Question

Absolute extrema of f(x) = tan(x) [3π/4, 5π/4]

a) Local minimum at x = 3π/4, local maximum at x = 5π/4
b) Local maximum at x = 3π/4, local minimum at x = 5π/4
c) Global minimum at x = 3π/4, global maximum at x = 5π/4
d) Global maximum at x = 3π/4, global minimum at x = 5π/4

Answer 1

The function f(x) = tan(x) on the interval [3π/4, 5π/4] has a global maximum at x = 5π/4 and a global minimum at x = 3π/4, considering the discontinuity at x = π.

Step-by-step explanation:

To determine the absolute extrema of the function f(x) = tan(x) on the interval [3π/4, 5π/4], we need to evaluate the function at the end points of the interval and also consider the continuity of the function within the interval.

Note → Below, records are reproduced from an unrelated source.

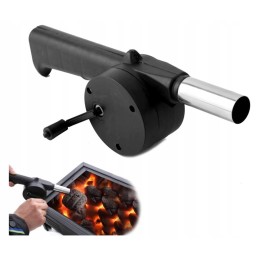 Pūstuvas židiniui ir laužui įkurti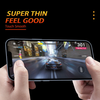 Xiaomi 15 Bestsuit Flexible Hybrid Glass 5D fekete üvegfólia - 4. kép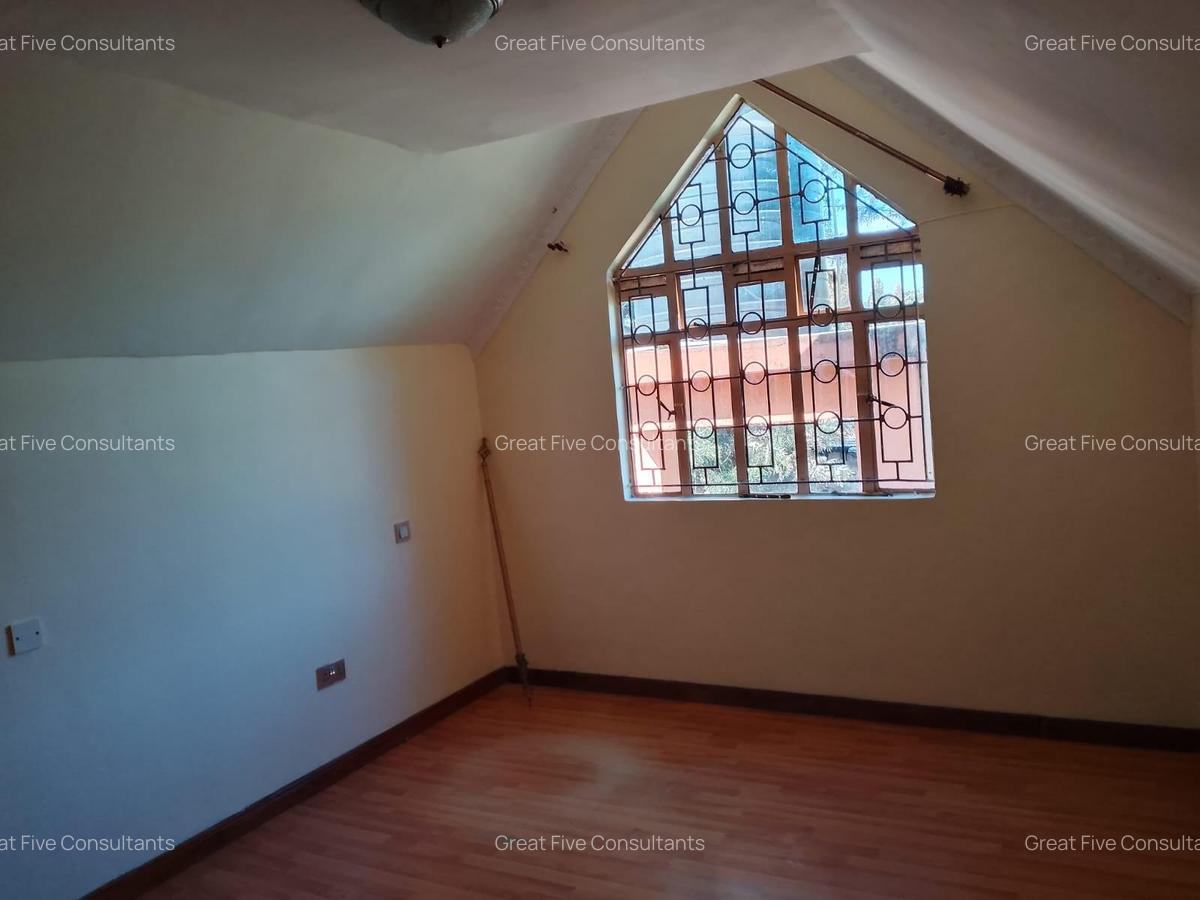 4 Bed House with En Suite in Muthaiga - 10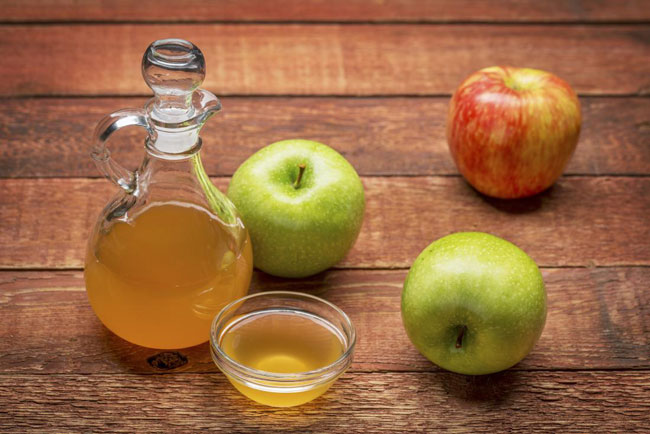beber vinagre de maçã e perder peso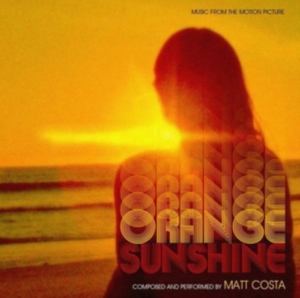 Various Artists - Orange Sunshine - Soundtrack ryhmässä VINYYLI @ Bengans Skivbutik AB (3320882)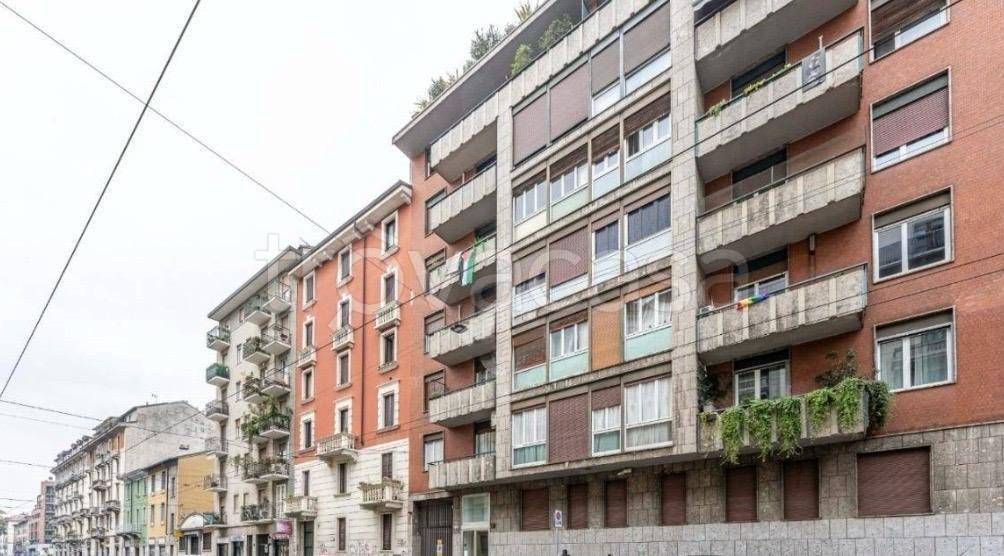 appartamento in vendita a Milano in zona Bovisa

First, we must recognize that the function tan(x) has a discontinuity (vertical asymptote) at x = π, which lies within the interval [3π/4, 5π/4]. Therefore, the function does not have a local minimum or maximum at the discontinuity, but we should check the end points for absolute extrema.

At x = 3π/4, f(x) = tan(3π/4) = -1, and at x = 5π/4, f(x) = tan(5π/4) = 1. Since the tangent function decreases on the interval from [3π/4, π) and increases on the interval from (π, 5π/4], the function has a global maximum at x = 5π/4 and a global minimum at x = 3π/4.